Meine spannendste Tagung der letzten Monate: Auf gestrandeter Trainings-Arche

Grafikloge WissensWertIn der Ausgabe 11. des WissensWert Blog Carnival fragt Jochen Robes, welches die spannendste Tagung in den letzten Monaten war.

Ich wusste meine Antwort sofort: Es war die SCOPE‘ 09 im September in Wedel. Die war im übrigen kein Barcamp (siehe WissensWert Blog Carnival Ausgabe 8: Edu-Barcamps), was man spontan wegen meinem Interesse an Lern-Themen vermuten könnte. Zur SCOPE’09 hatte  mich Ulrike Reinhard eingeladen, und zwar auf das Segelschiff „Roter Sand“, auf dem dann 23 Leute zusammen kamen. Die Wirkung der „Architektur“ des Tagungsortes fand ich äusserst spanned: Es brauchte nicht zahlreiche Gruppenarbeitsräume – nein im Gegenteil. Das Schiff bot auf kleinem Raum viele verschiedene Gesprächsorte (klicke diesen Link zum Video, die Szenen nach dem kurzen Digeredo Auftakt). Es war zudem störungsfrei möglich, sich zwischen diesen Gesprächstreffpunkten fliessend zu bewegen, oder auch sich mal auszuklinken. Das ist wie «Open Space» sich anfühlen sollte. Um ein wenig von dieser Atmosphäre in Konferenzsäale und Messehallen zu holen, könnte man ja einmal eine „Trainings Arche“ mitten im  Messe-Meer plazieren.

Dann das web-zwei-nullig Spannende, das mich heute noch fasziniert und mein Weiterdenken beschäftigt, waren die diversen und neuartigen Arbeitsweisen, wie die Gruppen ihre Ergebnisse festhielten. Das ist ein wichtiger Gestaltungsaspekt von „Tagungen“.
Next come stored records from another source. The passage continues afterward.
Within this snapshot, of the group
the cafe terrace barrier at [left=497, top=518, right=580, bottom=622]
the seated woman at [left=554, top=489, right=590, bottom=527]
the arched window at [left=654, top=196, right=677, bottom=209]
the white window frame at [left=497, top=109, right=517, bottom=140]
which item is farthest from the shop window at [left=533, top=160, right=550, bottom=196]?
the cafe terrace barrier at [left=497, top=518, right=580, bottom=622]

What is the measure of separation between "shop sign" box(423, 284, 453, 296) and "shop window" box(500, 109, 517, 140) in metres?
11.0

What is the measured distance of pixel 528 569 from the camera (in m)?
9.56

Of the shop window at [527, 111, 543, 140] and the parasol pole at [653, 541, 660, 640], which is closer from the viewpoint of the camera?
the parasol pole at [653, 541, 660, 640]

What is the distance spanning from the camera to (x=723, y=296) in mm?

Die engen Platzverhältnisse und die an das Kindergeburtstagsspiel „Schokolade-mit-Handschuhen-schneiden-müssen“  erinnernde Einkleidung in Rettungswesten machten es praktisch unmöglich, mit traditionellen Mitteln zu arbeiten: Wie sollte man da Flipchart-Zeichnungen handhaben, Folien für die Präsentation auf einem Overheadprojektor bemalen, und aufwendige PPT-Slides erstellen. Aber ein Notebook oder andere Devices mit Netzanschluss hatten einige dabei, denn das gute alte Schiff war mit W-LAN ausgestattet. Es genügte eine notdürftige Leinwand für die Momente, wo es einen Beamer brauchte. Sie behinderte zwar wie ein Vorhang  den Weg in die Kaffeeküche, dafür gestaltete sich das Geschehen an und um die Leinwand für die Zuschauer abwechslungsreich.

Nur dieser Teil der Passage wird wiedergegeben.